Text section:
+ + + +

We also analyzed the P. damicornis data from the 8 × 8 m plots in the same manner as we did the circular surveys. To convert the plot data, a function was written in R to identify every surveyed P. damicornis colony ≥2 m from all edges of its plot and equal to or larger than a specified diameter (either 15 or 20 cm) as a focal colony (N = 38 and 19 focal colonies, respectively). In order to have an appreciable sample size, we did not restrict focal colonies to those that were the largest within 4 m. The script then calculated the distances to all P. damicornis colonies less than the specified focal colony diameter within 2 m and placed them into 10 cm concentric rings as above. We analyzed the resulting data using the same procedures as described for the circular surveys.

Results

Survival experiments

In our field experiment, neither distance nor direction from focal colony significantly affected survival of P. damicornis or S. hystrix fragments (Figs. 2A and 2B, respectively). We observed two main categories of mortality: bleaching preceding death in place (potentially due to microbes (e.g., Ben-Haim, Zicherman-Keren & Rosenberg, 2003)) and partial or complete disappearance, putatively due to predation (akin to Lenihan et al., 2011). Bleaching (47 and 46 fragments out of 320 for P. damicornis and S. hystrix, respectively) of neither species was affected by distance or direction (Figs. 2C and 2D). Distance and direction did not affect the number of P. damicornis fragments that partially or fully disappeared (putative predation), and direction did not affect this for S. hystrix but distance was significant (z = 2.23, p = 0.03) (Figs. 2E and 2F), with disappearance increasing with distance from the focal colony. In contrast, 0% of the 64 extra fragments of each species remaining on the coral rack where we originally acclimated the corals bleached or disappeared despite being on the same reef at the same time (Cox proportional hazards survival analysis, likelihood ratio for P. damicornis = 16.5, likelihood ratio for S. hystrix = 24.7, p < 0.0001 for both species). Fragments on the coral rack were ∼1 m above the benthos and may have experienced more flow or fewer benthic-associated biotic or physical stressors compared to the fragments on PVC pipes, which were 5–15 cm above the benthos.

+ + + +

Provided material:
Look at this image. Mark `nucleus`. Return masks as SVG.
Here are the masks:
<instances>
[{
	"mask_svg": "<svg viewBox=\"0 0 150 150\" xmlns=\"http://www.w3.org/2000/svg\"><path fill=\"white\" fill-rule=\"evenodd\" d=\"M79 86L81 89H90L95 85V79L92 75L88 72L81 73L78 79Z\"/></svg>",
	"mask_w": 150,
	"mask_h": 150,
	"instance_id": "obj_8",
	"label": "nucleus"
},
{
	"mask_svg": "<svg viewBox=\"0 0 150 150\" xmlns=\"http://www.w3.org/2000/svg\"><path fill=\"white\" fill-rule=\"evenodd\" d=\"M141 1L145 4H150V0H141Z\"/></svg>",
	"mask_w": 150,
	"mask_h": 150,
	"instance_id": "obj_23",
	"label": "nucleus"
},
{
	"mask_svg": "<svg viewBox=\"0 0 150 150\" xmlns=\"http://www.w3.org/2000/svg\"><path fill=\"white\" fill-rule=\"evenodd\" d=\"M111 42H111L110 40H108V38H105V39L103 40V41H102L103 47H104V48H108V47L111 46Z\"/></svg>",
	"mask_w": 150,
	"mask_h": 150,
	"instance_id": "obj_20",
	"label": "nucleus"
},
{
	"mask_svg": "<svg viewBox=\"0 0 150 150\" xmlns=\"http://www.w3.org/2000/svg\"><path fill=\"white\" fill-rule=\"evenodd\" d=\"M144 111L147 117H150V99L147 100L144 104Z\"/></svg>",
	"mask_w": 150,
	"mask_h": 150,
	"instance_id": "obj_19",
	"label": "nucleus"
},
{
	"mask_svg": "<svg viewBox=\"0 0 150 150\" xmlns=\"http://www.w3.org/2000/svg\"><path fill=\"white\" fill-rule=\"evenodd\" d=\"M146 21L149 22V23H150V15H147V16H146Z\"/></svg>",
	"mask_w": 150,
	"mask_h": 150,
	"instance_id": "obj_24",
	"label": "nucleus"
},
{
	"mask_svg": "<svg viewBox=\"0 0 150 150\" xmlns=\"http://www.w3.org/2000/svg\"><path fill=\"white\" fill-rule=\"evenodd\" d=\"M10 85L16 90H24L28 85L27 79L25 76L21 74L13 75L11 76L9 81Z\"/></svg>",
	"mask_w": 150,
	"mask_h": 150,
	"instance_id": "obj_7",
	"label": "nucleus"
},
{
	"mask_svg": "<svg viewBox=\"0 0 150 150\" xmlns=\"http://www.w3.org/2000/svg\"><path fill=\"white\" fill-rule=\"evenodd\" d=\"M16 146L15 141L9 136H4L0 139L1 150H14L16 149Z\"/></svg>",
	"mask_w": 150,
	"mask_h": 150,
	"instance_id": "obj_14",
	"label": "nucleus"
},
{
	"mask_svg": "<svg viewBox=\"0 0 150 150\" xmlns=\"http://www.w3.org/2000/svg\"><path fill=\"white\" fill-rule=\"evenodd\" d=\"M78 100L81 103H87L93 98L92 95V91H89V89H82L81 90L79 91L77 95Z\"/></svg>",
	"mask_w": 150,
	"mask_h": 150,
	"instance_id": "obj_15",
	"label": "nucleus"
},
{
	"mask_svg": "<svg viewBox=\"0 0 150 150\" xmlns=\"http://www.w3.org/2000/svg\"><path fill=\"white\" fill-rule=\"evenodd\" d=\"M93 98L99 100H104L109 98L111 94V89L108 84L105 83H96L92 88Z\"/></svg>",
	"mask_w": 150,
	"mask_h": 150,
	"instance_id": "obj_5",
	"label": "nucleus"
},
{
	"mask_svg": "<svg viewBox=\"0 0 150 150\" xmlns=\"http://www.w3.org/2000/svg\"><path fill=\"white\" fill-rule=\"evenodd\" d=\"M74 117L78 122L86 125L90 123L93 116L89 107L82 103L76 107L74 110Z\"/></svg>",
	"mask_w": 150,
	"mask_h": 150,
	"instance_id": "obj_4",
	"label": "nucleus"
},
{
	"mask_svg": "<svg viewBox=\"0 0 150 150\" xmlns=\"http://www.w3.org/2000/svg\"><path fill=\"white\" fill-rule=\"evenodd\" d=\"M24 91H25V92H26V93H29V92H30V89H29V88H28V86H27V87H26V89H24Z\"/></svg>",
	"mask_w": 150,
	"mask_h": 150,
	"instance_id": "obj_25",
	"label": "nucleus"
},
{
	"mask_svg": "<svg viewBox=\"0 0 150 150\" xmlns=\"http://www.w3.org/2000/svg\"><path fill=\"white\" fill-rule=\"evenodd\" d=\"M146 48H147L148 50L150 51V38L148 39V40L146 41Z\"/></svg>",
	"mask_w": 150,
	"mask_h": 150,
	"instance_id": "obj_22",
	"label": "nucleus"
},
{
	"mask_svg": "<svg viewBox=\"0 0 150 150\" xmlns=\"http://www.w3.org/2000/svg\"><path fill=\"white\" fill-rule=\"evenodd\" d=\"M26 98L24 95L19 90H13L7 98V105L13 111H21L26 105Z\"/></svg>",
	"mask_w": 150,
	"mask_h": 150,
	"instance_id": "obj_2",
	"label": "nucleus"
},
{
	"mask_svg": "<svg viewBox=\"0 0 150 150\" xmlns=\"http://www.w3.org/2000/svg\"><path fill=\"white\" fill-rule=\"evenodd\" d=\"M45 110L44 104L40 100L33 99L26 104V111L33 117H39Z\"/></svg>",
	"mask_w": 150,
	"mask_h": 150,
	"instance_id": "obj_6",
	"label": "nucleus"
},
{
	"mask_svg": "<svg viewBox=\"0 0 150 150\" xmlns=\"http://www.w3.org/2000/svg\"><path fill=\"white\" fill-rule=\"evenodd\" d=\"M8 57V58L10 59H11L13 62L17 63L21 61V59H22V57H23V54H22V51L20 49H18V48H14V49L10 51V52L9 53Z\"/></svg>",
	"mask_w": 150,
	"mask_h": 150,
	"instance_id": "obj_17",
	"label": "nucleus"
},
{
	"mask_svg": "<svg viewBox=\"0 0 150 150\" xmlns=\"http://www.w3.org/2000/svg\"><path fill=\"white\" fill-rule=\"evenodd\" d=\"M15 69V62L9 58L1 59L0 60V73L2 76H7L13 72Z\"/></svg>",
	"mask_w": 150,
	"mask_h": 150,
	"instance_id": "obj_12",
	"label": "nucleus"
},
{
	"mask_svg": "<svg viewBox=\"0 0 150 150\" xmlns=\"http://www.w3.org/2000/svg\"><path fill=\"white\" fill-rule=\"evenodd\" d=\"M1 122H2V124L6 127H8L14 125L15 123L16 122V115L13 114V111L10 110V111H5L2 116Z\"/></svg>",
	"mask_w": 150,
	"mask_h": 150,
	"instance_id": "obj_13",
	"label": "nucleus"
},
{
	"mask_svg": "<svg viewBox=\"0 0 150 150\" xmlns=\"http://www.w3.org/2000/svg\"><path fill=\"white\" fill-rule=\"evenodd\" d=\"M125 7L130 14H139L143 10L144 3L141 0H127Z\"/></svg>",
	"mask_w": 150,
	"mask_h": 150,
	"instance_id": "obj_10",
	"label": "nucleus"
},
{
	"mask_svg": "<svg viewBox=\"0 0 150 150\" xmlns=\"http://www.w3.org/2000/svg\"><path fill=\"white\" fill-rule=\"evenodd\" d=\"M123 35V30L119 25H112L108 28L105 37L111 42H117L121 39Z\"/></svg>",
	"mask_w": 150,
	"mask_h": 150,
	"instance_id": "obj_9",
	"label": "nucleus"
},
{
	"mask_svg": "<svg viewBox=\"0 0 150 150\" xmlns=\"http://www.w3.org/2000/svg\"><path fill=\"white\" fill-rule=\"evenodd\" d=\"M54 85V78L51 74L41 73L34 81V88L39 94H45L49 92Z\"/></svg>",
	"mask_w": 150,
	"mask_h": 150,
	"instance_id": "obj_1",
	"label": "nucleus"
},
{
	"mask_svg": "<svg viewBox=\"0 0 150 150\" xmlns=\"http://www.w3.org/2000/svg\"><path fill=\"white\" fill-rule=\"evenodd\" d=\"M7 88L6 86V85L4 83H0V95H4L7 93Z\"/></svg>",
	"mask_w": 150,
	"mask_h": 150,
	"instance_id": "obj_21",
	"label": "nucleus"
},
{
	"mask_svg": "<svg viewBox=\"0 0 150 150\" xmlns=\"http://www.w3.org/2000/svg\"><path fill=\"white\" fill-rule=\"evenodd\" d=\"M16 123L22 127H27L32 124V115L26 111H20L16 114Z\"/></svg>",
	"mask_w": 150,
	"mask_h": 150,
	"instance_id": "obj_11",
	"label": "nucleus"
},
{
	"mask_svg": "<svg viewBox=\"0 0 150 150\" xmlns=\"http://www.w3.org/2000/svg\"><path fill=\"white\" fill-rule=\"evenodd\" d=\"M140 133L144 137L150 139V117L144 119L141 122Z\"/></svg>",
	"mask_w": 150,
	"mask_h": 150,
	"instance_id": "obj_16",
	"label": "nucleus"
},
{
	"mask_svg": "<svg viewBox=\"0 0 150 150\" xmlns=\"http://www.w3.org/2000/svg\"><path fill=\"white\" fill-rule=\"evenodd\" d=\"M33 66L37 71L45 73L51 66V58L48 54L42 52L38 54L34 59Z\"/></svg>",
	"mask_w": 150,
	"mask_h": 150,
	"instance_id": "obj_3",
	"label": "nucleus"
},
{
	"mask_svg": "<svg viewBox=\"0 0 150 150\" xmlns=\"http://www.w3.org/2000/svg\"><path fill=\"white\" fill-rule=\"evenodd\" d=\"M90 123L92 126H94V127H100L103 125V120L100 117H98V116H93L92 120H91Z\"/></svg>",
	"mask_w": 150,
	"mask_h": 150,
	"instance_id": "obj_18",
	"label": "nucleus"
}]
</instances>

+ + + +

Work order A:
For each statement, answer yes or no according to the coral survival text, and quote the words from the text that decide it.
(i) Focal colonies in the plot data were limited to those that were the largest within 4 m.
(ii) Distance from the focal colony had a significant effect on the disappearance of S. hystrix fragments.
(iii) The fragments on PVC pipes sat about 1 m above the benthos.
Work order B:
According to the coral survival text, how many of the 320 S. hystrix fragments bleached?
Work order C:
Please extend the coral survival text, picking up after its final sentence.
The material has no connection to the coral survival text.

Answer space A:
(i) No: "we did not restrict focal colonies to those that were the largest within 4 m."
(ii) Yes: "direction did not affect this for S. hystrix but distance was significant (z = 2.23, p = 0.03)"
(iii) No: "fragments on PVC pipes, which were 5–15 cm above the benthos."

Answer space B:
46 fragments.

Answer space C:
Survival and predation of Pocillopora damicornis and Seriatopora hystrix.

Figure 2: Survival and predation of Pocillopora damicornis and Seriatopora hystrix.

(A), (C), (E) are Pocillopora damicornis and (B), (D), (F) are Seriatopora hystrix. Statistical values are from mixed-effects Cox proportional hazards survival analyses. n = 80 fragments at each distance across 10 focal colonies and pooled between both directions. (A, B) Survivorship through time for Pocillopora damicornis and Seriatopora hystrix fragments. (C, D) Cumulative number of fragments that bleached over time. (E, F) Cumulative number of fragments that partially or fully disappeared over time (putative predation).

The rapid disappearance of P. damicornis fragments around some focal colonies suggested spatially localized predation. Therefore, we further divided deaths due to putative predation between isolated predation incidents (disappearance of one or two fragments on a tile in 24 h) and localized predation episodes (disappearance of three or four fragments from a tile in 24 h). We used this classification scheme because three or four fragments tended to disappear from multiple tiles within the same 24 h period at certain replicates, whereas the disappearance of one or two fragments was not often temporally coincident across tiles within a replicate. We distinguished between these two types of putative predation because their causes were potentially different and therefore either one could have been distance-dependent or masked distance-dependence in the other. Six of 10 P. damicornis replicates (23 out of 160 tiles) experienced localized predation on at least one of their eight tiles; three of those experienced localized predation on five or more tiles within 24 h. Two of 10 S. hystrix replicates experienced localized predation (on one tile each). We further investigated localized predation only for P. damicornis because localized predation on S. hystrix was infrequent.

When tiles that had experienced localized predation around three focal colonies were replaced with spare tiles holding healthy fragments, all three sets of replacement tiles again experienced localized predation and their collective survival was significantly lower than that of the replicates that did not experience localized predation in the initial run (mixed effect Cox proportional hazards, z = 3.5, p < 0.0005). Videos of these tiles showed the territorial triggerfish Balistapus undulatus consuming multiple fragments from multiple tiles around two of the three focal colonies. Balistapus undulatus feeding resulted in fragments irregularly broken at or above the top of the epoxy, as was seen for most localized predation episodes in the initial outplanting.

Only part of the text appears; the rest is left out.